To "drink" bad AC is a fact that the designers must face while designing a PSU, indeed mostly the AC is polluted all the time, even more at their labs, to work in the worst conditions, is part of the design, or at least considering "normal conditions". Nobody design for an ideal condition, absolutelly nobody, as there is no ideal conditions in normal life...Also I don't know yet of any equipment (or at least they are not not so frequent) that works with AC (maybe tube filament, even though modern designers use DC), mainly all of them convert to DC, and what the audio amp, or device see, is the DC side of the PSU, who cares what is at the AC side, of course talking of a good designed PSU...

 It is like filling up a gas tank in a car from two different diameter hoses from the same pump, with the same kind of gas, being the blue hose bigger than the red, and stated later on that tank filled by the blue hose which is bigger make the car perform better, what the car actually see is how much gas is in the tank, and how good that gas is, not which hose fill it...that is simply stupid... 

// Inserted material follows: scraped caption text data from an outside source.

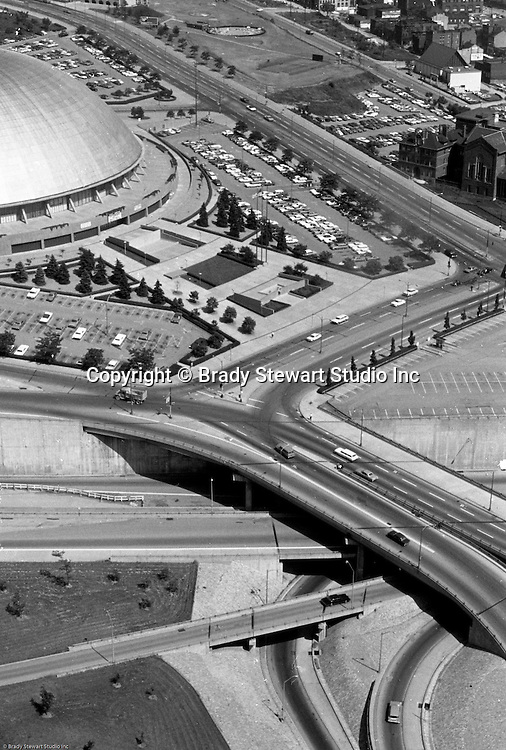 Pittsburgh PA:  An aerial view of the entrance to Pittsburgh's Civic Arena - 1964.  Constructed in 1961, for use by the Pittsburgh Civic Light Opera (CLO), the Civic Arena hosted numerous concerts, the circus, political and religious rallies, roller derbies as well as contests in hockey, basketball, fish tournament weigh-ins, pro tennis (Pittsburgh Triangles of the WTT) in the mid-1970s, boxing, wrestling, lacrosse, football, ice skating championships, kennel shows, and soccer. The structure has been used as the backdrop for several major Hollywood films, most prominently Sudden Death in 1995.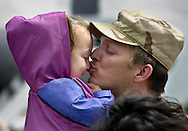 A daughter gets her birthday wish, her daddy comes home.  Darren Stewart <cq>, a TSGT with the 6th Air Refueling Sqaudron, 60th Air Mobility Wing gives his daughter Sydney Stewart a kiss after arriving home from duty in the Persian Gulf region. Tuesday, April 29, 2003.   Stewart was greeted by his wife, Amy and their two children.  They live on-base at Travis.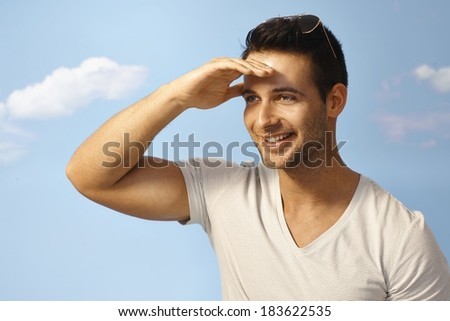 Happy young man looking at distance at summertime over blue sky. - stock photo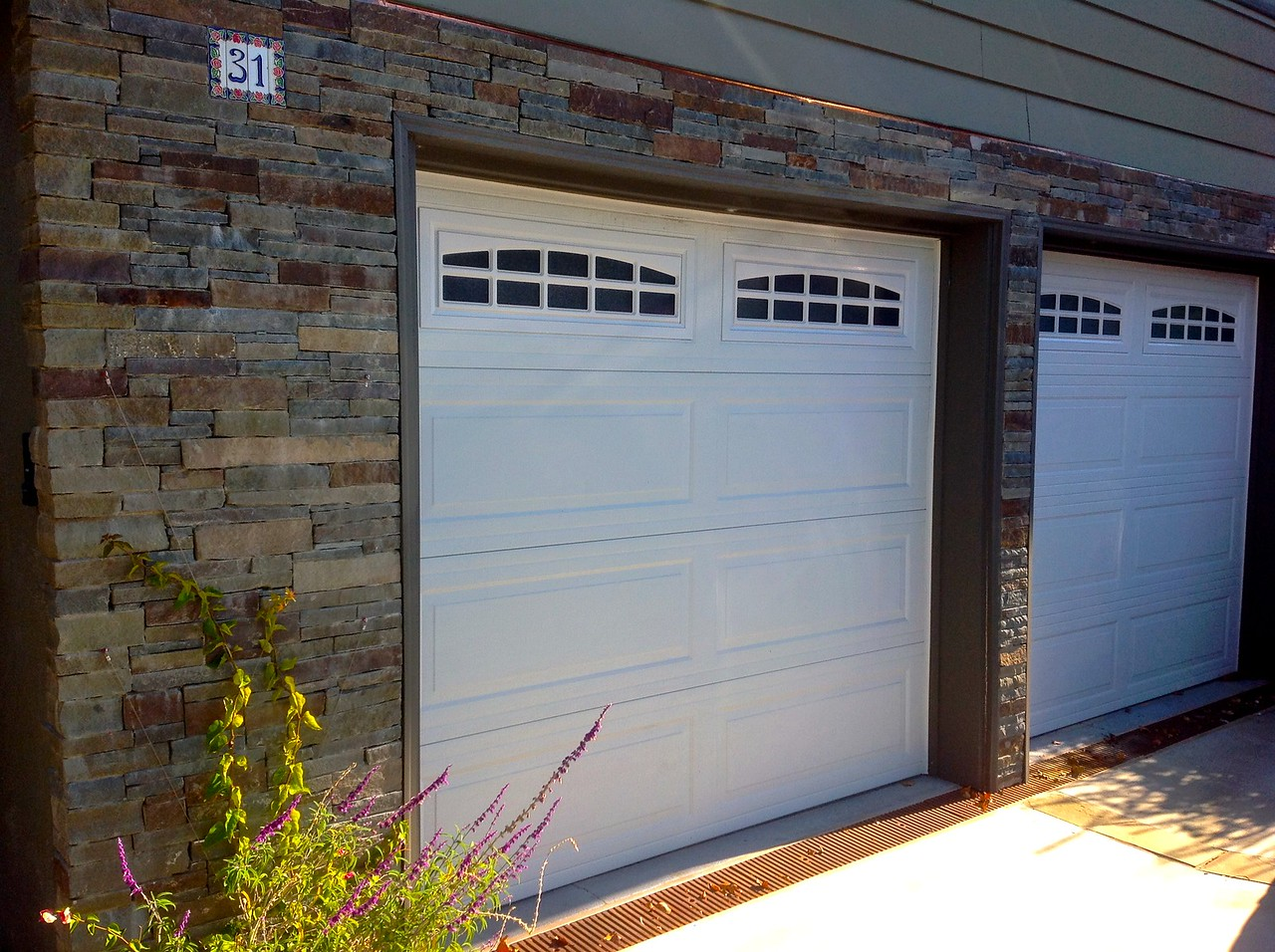 The completed ledge stones around the garage doors.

 BTW smartass there ceratin tolerances in any design, in which from that point on, there is *absolutelly no benefit to speak off in going further*...and I think that Krell engineers know far better than you, how to manage their PSUs, and their tolerances...please!!!!


----------



## Patrick82

Quote:


  Originally Posted by *Sovkiller* /img/forum/go_quote.gif 
_It is like filling up a gas tank in a car from two different diameter hoses from the same pump, with the same kind of gas, being the blue hose bigger than the red, and stated later on that tank filled by the blue hose which is bigger make the car perform better, what the car actually see is how much gas is in the tank, and how good that gas is, not which hose fill it...that is simply stupid..._

 

Ok, so you are saying if you cut the power the PSU should still be working because the tank is filled? I see where you are coming from now.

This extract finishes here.